The two nodes of note are:

  • id=bram64k: to connect a 64K Byte BRAM. This is an internal memory, used to store the compressed top-level XML output file (using the HEX file generated by XML2VHDL). This allows the FPGA to self-describe its own address-space.

    The downstream Register Map named bram64k.xml, linked to this Interconnect node which describes an internal memory is as follows (see Internal Memory):

    <node id="bram64k">
        <node id="size64kbyte"  address="0x0000"  mask="0xFFFFFFFF" permission="rw" hw_rst="no" size="16384" hw_dp_ram="yes"
              hw_dp_ram_init_file="BOARD_XML_HEX_FILE" hw_dp_ram_init_file_format="hex" hw_dp_ram_init_file_check="no"
              description="64 Kbyte BRAM."/>
    </node>
    
  • bram2k: to connect a 2K Byte BRAM. This is an external memory, which contains the metadata information about the current firmware build, including:

    • the compile date;

    • version; and

    • the name of machine that compiled the FPGA Bitstream.

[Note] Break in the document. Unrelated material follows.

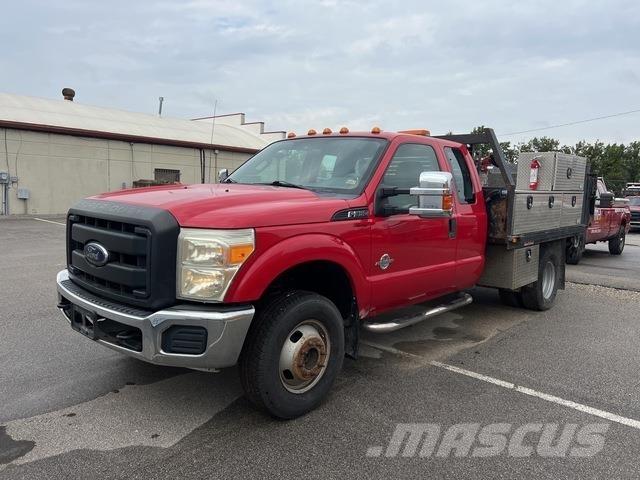 Ford F-350 شاحنات مسطحة/مفصلية الجوانب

    The downstream Register Map, named bram2k.xml, linked to this Interconnect node which describes an external memory is as follows (see External Memory):

    <node id="bram2k">
        <node id="size2kbyte" address="0x0" mask="0xFFFFFFFF" permission="rw" hw_rst="no" size="512" description="2 Kbyte BRAM."/>
    </node>
    

Attention

<node id="tpm_test" address="0x00000000" hw_type="ic">
    <node id="io"        address="0x00000000" link="board"                   hw_type="transparent_ic/">
    <node id="bram64k"   address="0x01000000" link="bram64k_output.xml"/>
    <node id="bram2k"    address="0x01100000" link="bram2k_output.xml"/>
    <node id="dsp"       address="0x02000000" link="tpm_test_dsp_output.xml" hw_type="transparent_ic"/>
</node>

It can be seen that hw_type="transparent_ic" is set for the id="io" and id="dsp". Setting this node attribute, specifies that the downstream Register Map or Interconnect without hw_type="transparent_ic" being selected, will be placed on the same hierarchical node as its parent node.

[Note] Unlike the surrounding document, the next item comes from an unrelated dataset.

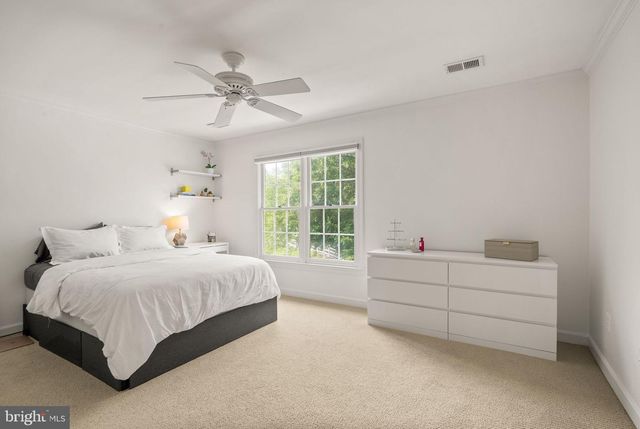 11110 TOMMYE LN, Reston, VA 20194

In this example, to reference registers within id="io" or id="dsp", The parent node (Transparent Interconnect) can be omitted.

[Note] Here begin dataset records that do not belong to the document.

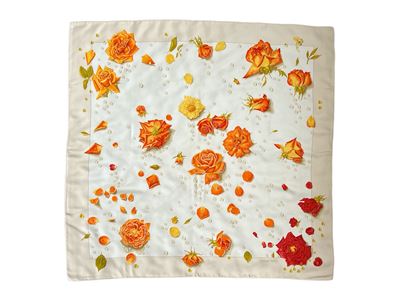 Hermès, Foulard in Seta "la Roseèe" di Anne Gavarni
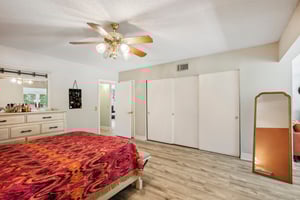 World Pkwy Blvd 26-1805-016.jpg
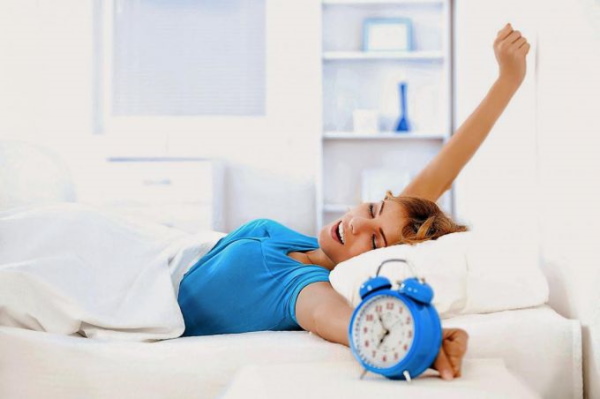 Como acordar de manhã cedo é fácil e ficar acordado o dia todo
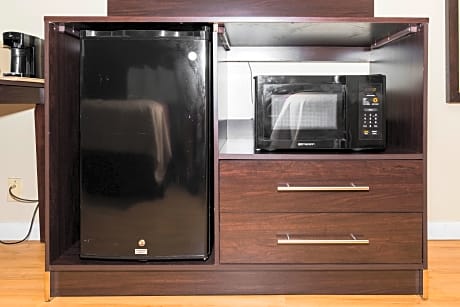 Deluxe 2 Full Beds Non-Smoking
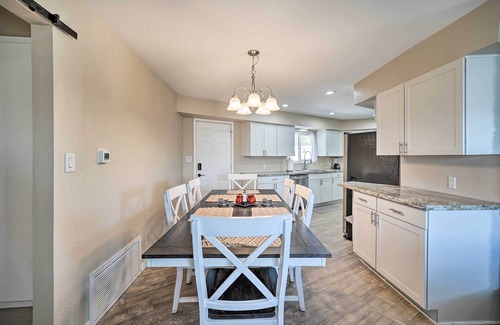 Lake Havasu City Casa | 3 Mi to Lake Havasu: Family Home w/ Game Room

    --***********************************************************************
    -- AXI4LITE ROOT IC: This IC drives the IO section, DSP section and BRAM
    --***********************************************************************
    axi4lite_root_ic_inst: entity tpm_test_lib.axi4lite_tpm_test_ic
        port map(
            axi4lite_aclk     => c2c_mm_clk,
            axi4lite_aresetn  => c2c_mm_rstn_sync,
            axi4lite_mosi     => axi4lite_root_mosi,
            axi4lite_mosi_arr => axi4lite_mosi_arr,
            axi4lite_miso_arr => axi4lite_miso_arr,
            axi4lite_miso     => axi4lite_root_miso
        );
    
    --***********************************************************************
    -- AXI4LITE BRAM: This BRAM contains the XML, do not remove
    --***********************************************************************
    axi4lite_bram64k_inst: entity tpm_test_lib.axi4lite_bram64k
        port map (
            axi4lite_aclk           => c2c_mm_clk,
            axi4lite_aresetn        => c2c_mm_rstn_sync,
            axi4lite_mosi           => axi4lite_mosi_arr(axi4lite_mmap_get_id(id_bram64k)),
            axi4lite_miso           => axi4lite_miso_arr(axi4lite_mmap_get_id(id_bram64k)),
            bram64k_size64kbyte_clk => c2c_mm_clk
        );
    
    --***********************************************************************
    -- AXI4LITE BRAM: This BRAM contains the extended info, do not remove
    --***********************************************************************
    extended_info_bram_inst : entity tpm_test_lib.extended_info_bram
        port map (
            axi4lite_aclk    => c2c_mm_clk,
            axi4lite_aresetn => c2c_mm_rstn_sync,
            axi4lite_mosi    => axi4lite_mosi_arr(axi4lite_mmap_get_id(id_bram2k)),
            axi4lite_miso    => axi4lite_miso_arr(axi4lite_mmap_get_id(id_bram2k))
        );

As the id="bram2k", generates an external memory, additional logic is required to connect it to FPGA Primitives. In this example a RAMB18E2 (see Links) is used, as it is possible to initialise the contents of this BRAM using post-write-bitstream hooks in Vivado.